By June 2006, the same month the state announced an indictment of Epstein on soliciting prostitution, one parent called the police multiple times alleging he was followed by someone; police later identified the vehicle as belonging to a third private investigator. It isn’t clear which lawyer hired that investigator.
The father “stated that as he drove to and from work and running errands throughout the county, the same vehicle was behind him running other vehicles off the road in an attempt to not lose sight of (the father’s) car,” according to the police report.

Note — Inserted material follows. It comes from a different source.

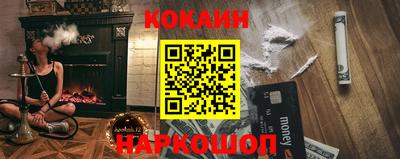 гидропоника Апрелевка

The same car, which was linked to a private investigator, according to the report, later ran the mother of the same accuser off the road.
No charges for Epstein
By 2006, the FBI and the US attorney’s office for the Southern District of Florida were investigating Epstein and had identified 36 potential accusers. In September 2007, Epstein’s legal team had negotiated and signed a nonprosecution deal.
But his lawyers, led then by Leftkowitz and Starr, weren’t satisfied and appealed to Acosta challenging the terms of the agreement. They alleged the prosecutors were overreaching by trying to make a federal case out of a state crime. They also said two of the prosecutors acted improperly when they recommended lawyers they knew to represent accusers, and a third with speaking with a reporter, according to more than half a dozen letters filed in court.
At one point, Florida prosecutors considered charging Epstein with obstruction or witness tampering for, among other things, allegedly having private investigators force the parent off of the road.
“There were discussions between prosecutors and the defendant’s then-counsel about the possibility of the defendant pleading guilty to counts relating to ‘obstruction,’ as well as ‘harassment,'” according to the letter filed Monday by the federal prosecutors in New York.
In a filing on Thursday in the New York matter, Epstein’s legal team, now bolstered with Weingarten, said of the allegation that an investigator drove an accuser’s parent off the road “the defense is without knowledge as to the basis for this allegation and the conduct, if it occurred, was not attributable to or authorized by Mr. Epstein.”
No obstruction or witness tampering charges — or any federal charges — were brought by Acosta’s prosecutors against Epstein. Epstein pleaded guilty to two state charges of solicitation of prostitution in 2008 and served 13 months in prison. During that time, he was allowed to leave for 12 hours a day, six days a week, to run his business.